═══ Exercise data ═══

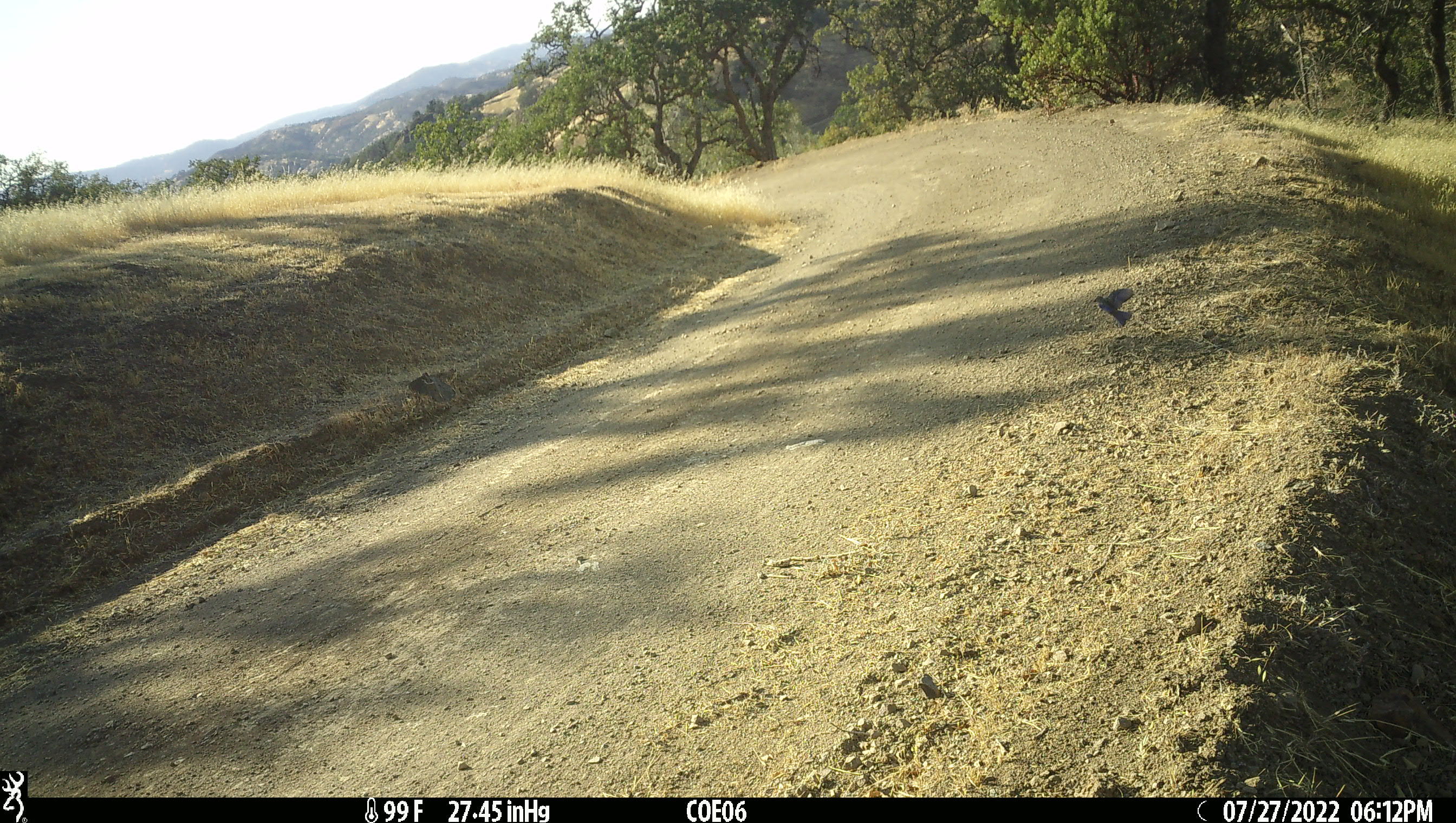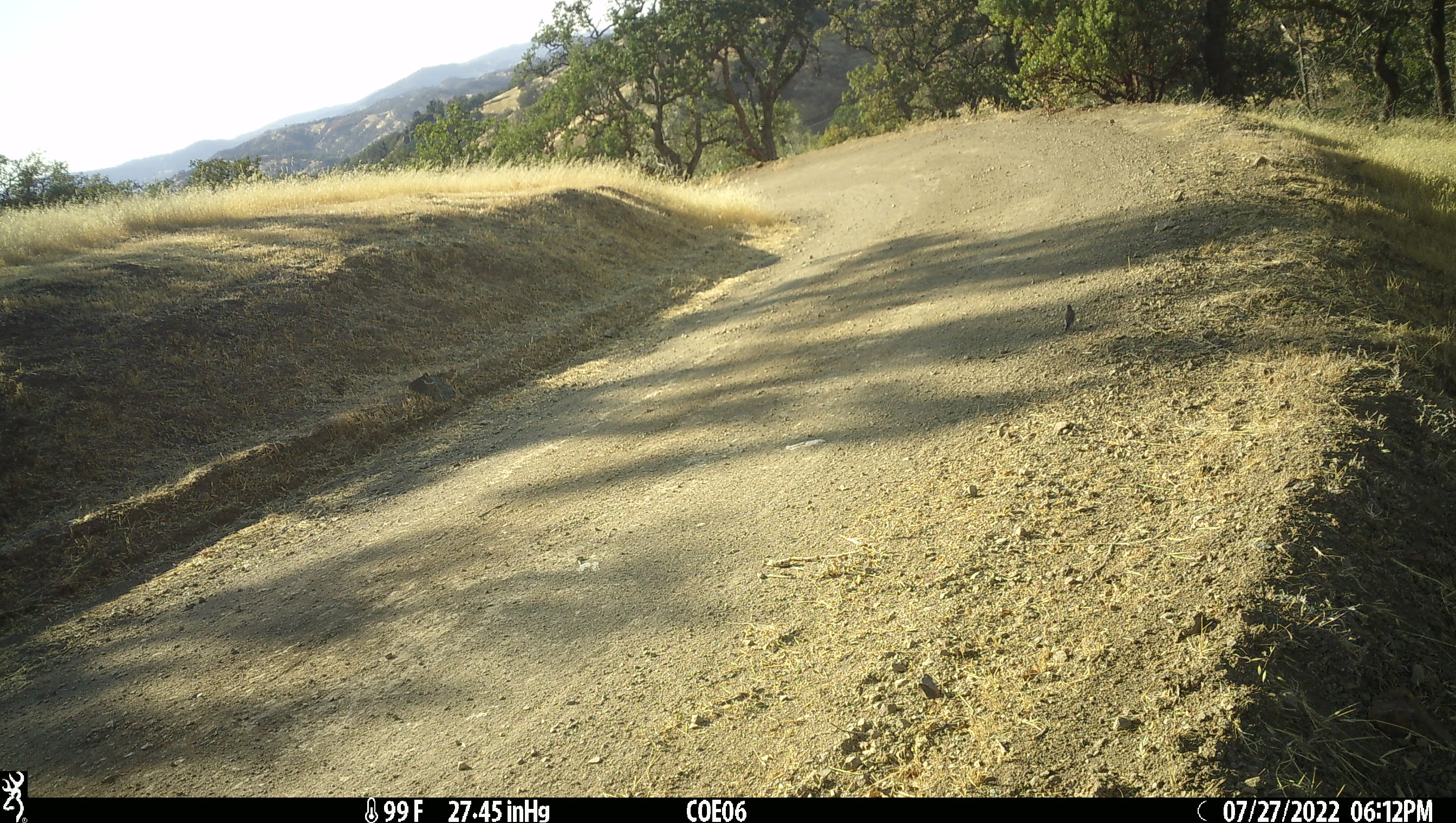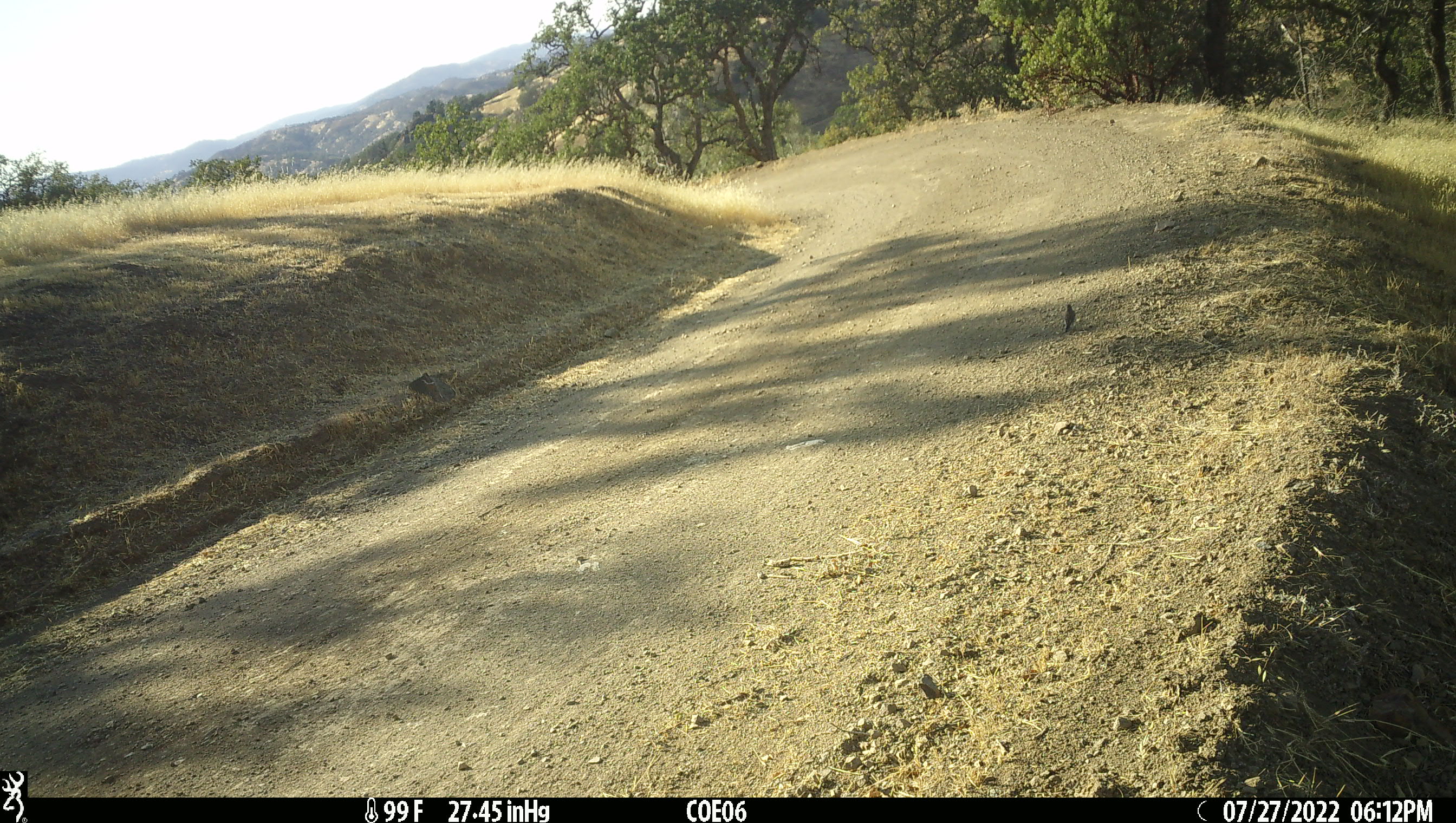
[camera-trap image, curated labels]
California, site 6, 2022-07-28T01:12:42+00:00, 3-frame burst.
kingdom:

═══

» **Task item**: When a line carries an image, skip the image and repeat everything else above exactly as written.

» **Result of this task**:
[camera-trap image, curated labels]
California, site 6, 2022-07-28T01:12:42+00:00, 3-frame burst.
kingdom:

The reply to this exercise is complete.